Overall, a lower BMI – and also a high BMI in patients younger than 60 years - seem to be a risk factors for increased all-cause mortality after AMI. A BMI in a mid-range between 25 and 30 kg/m² is favorable in terms of long-term survival after AMI.

Graphical abstract

Introduction

Extreme body mass indices (BMI) are known to be a major risk factor for several diseases. Both, very low BMI (e.g. in anorexia or cancer cachexia) and very high values go along with increased risk of mortality [[1], [2], [3]]. In particular, obesity is considered to be an important risk factor for metabolic diseases such as diabetes mellitus and, closely related, a risk factor for several cardiovascular diseases as well [[4], [5], [6]]. However, for patients with coronary artery disease (CAD) or acute myocardial infarction (AMI), previous studies have reported conflicting results regarding the association between high BMI values and long-term mortality: Some researchers found decreased mortality for patients with obesity, often referred to as ‘obesity paradox’ [[7], [8], [9], [10], [11], [12], [13], [14]]; a phenomenon that has been challenged by the results of several other studies [15,16]. Therefore, the association between BMI and long-term mortality in AMI survivors remains controversial. The present study aims to contribute to a clearer and deeper understanding of this complex relationship. This requires a large, unselected sample with high quality data, in this case derived from the population-based Myocardial Infarction Registry Augsburg. In addition there is also a lack of knowledge on the association between BMI and cause-specific long-term mortality, like cardiovascular disease (CVD) mortality, ischemic heart disease mortality or cancer mortality in AMI survivors. Finally, the effect of age on the associations between BMI and mortality will be investigated.

Methods

Study population

The study used data from the Myocardial Infarction Registry in Augsburg, Germany. It was originally established in 1984 as part of the World Health Organization´s MONICA project (Monitoring Trends and Determinants in Cardiovascular Disease). For almost 40 years, all cases of non-fatal AMI and coronary deaths in the study region (city of Augsburg and the two adjacent counties, approximately 680,000 inhabitants) were registered. Inclusion criteria for patients were: primary residence in the study region and age between 25 and 74 years (until 2008) and 25–84 years (from 2009 to 2017), respectively.

Detailed information on case identification, classification and quality control of the data can be found in a previous publication [17]. All study participants gave written informed consent. Methods of data collection and questionnaires have been approved by the ethics committee of the Bavarian Medical Association (Bayerische Landesärztekammer) and the study was performed in accordance with the Declaration of Helsinki. The study was registered at the German Register of Clinical Studies (DRKS, project number DRKS00029042).

Sample size

For this analysis, we initially considered all patients with hospitalized AMI recorded by the Augsburg Myocardial Infarction Registry between 2000 and 2017 (n = 13,140).
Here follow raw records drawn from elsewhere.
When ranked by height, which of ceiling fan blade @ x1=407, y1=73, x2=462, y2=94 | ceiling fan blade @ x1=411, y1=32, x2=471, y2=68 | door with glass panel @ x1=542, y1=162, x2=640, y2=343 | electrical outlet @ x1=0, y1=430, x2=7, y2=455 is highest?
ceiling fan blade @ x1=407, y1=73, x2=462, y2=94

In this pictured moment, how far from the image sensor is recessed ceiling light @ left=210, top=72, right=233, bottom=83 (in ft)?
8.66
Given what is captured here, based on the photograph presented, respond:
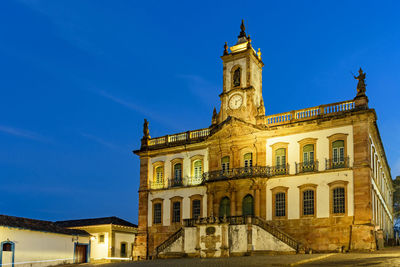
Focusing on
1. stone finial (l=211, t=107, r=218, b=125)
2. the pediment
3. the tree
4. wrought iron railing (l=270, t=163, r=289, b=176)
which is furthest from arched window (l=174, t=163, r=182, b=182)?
the tree

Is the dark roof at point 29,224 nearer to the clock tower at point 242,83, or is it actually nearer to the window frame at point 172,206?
the window frame at point 172,206

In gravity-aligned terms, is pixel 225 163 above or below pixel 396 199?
above

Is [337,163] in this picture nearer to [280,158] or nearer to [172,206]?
[280,158]

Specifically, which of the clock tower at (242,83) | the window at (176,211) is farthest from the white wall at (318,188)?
the window at (176,211)

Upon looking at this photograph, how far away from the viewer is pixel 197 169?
38.9m

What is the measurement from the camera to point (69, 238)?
37.7 metres

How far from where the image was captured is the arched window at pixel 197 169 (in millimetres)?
38688

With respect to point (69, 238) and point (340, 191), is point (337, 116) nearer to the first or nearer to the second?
point (340, 191)

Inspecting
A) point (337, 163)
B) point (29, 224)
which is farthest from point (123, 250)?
point (337, 163)

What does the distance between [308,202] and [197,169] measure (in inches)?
371

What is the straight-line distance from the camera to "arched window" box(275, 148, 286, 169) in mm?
34656

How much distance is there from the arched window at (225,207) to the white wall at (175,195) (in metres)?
1.37

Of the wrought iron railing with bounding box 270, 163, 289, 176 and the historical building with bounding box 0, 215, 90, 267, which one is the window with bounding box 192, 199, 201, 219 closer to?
the wrought iron railing with bounding box 270, 163, 289, 176

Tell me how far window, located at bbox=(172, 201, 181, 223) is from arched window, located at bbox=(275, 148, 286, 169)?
8752mm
Cases with missing follow-up information (n = 179) were excluded. To focus on long-term-mortality, we further excluded all patients with a follow-up time of 28 days or less (n = 1806). Finally, 504 cases with missing values on BMI, diabetes, hypertension, PCI (yes/no) and bypass therapy (yes/no) were excluded; leaving 10,651 for the final analysis, see Fig. 1.

Fig. 1.

Flow-chart displaying all inclusions and exclusions and how the final sample size was achieved.

Data collection

During their hospital stay, patients were interviewed by trained study nurses using a standardized questionnaire. In addition, the patients’ medical charts were reviewed in detail to confirm the information obtained during the interview and to collect additional data. By this procedure, a wide range of demographic data, data on cardiovascular risk factors, medical history, comorbidities, laboratory values, diagnostics, treatment and medication was collected for each patient.
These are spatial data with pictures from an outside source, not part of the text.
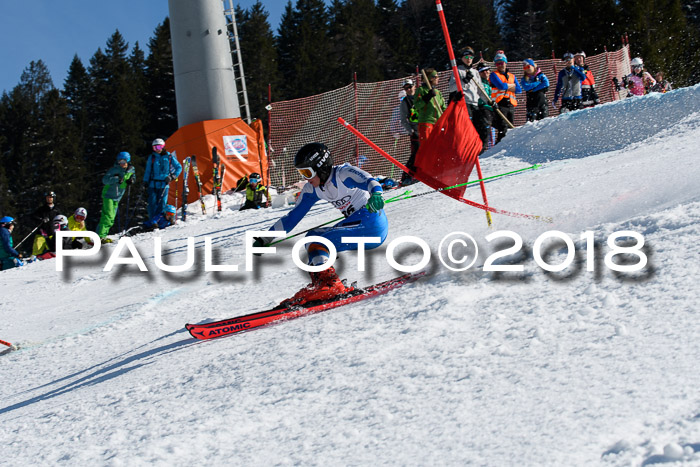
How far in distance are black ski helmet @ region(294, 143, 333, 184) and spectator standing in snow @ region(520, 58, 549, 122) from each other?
6932mm

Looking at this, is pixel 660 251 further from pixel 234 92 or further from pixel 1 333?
pixel 234 92

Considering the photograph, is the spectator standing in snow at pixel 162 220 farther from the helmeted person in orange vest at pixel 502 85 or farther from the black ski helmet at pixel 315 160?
the black ski helmet at pixel 315 160

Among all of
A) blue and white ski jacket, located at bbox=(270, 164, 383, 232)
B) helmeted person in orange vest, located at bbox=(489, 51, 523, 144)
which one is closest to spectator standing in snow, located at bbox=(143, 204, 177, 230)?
helmeted person in orange vest, located at bbox=(489, 51, 523, 144)

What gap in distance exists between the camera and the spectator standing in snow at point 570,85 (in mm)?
11875

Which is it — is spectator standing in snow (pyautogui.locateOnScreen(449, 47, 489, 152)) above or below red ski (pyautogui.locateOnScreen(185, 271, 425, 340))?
above

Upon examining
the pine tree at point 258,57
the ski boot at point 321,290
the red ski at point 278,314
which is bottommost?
the red ski at point 278,314

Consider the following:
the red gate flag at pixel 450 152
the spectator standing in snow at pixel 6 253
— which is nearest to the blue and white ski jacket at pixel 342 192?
the red gate flag at pixel 450 152

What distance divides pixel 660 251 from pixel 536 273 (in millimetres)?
790

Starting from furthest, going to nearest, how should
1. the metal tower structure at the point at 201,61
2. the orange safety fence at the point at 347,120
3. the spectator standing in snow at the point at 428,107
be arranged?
the metal tower structure at the point at 201,61 < the orange safety fence at the point at 347,120 < the spectator standing in snow at the point at 428,107

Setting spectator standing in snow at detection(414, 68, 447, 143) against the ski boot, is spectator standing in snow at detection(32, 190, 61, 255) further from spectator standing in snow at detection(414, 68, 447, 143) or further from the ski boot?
the ski boot

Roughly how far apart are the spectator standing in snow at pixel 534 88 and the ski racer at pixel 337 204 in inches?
269

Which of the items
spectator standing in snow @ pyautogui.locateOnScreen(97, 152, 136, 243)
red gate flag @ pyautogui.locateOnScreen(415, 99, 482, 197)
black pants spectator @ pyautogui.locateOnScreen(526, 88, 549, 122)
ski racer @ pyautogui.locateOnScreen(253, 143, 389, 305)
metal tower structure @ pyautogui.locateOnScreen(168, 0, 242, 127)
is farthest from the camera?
metal tower structure @ pyautogui.locateOnScreen(168, 0, 242, 127)

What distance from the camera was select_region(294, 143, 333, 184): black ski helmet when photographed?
5469 millimetres

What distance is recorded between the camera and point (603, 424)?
8.69 feet
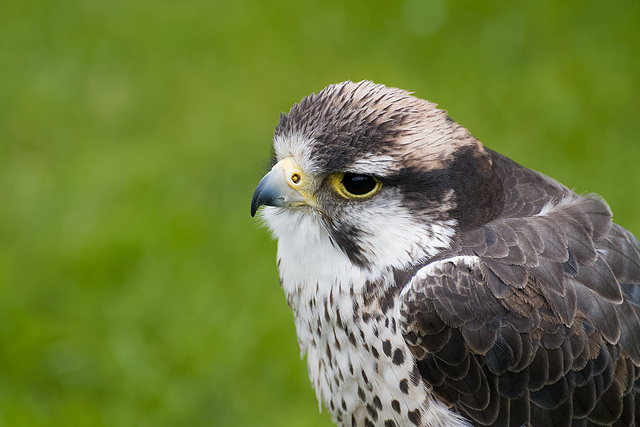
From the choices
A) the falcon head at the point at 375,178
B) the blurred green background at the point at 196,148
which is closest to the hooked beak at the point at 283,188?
the falcon head at the point at 375,178

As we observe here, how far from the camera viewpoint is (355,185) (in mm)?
3309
In particular, information on body weight and height was obtained from the patients’ medical files. The variable BMI was calculated as weight in kg divided by the square of height in meters. Renal function according to the estimated glomerular filtration rate (eGFR) was calculated using the CKD-EPI formula.

Outcome

The outcomes of this study were all-cause and cause-specific long-term mortality. Mortality was ascertained by regularly checking the vital status of all registered AMI patients in cooperation with the regional population registries. Death certificates were obtained from local health departments. In addition, a standardized questionnaire was sent out to the former general practitioner and/or coroner for each deceased patient. The questionnaire included, among other topics, questions about pre-existing comorbidities and diseases, circumstances of the acute event (e.g., resuscitation) and specific medications. The main cause of death, encoded by the ICD-10 classification [18,19], was determined on the basis of the death certificate. CVD deaths included all deaths encoded by I00 to I99, ischemic heart disease deaths were coded I20 to I25 and finally, cancer deaths included the ICD-10 codes C00 to D48.

Statistical analysis

For categorical variables, the results were presented as absolute frequencies with percentages and the Chi-square test was used to test for differences between groups. For normally-distributed continuous variables, the results were presented as means with standard deviations and we used Student's t-tests to test for differences. For non-normally distributed continuous variables the results were presented as medians with inter-quartiles ranges and nonparametric tests were applied.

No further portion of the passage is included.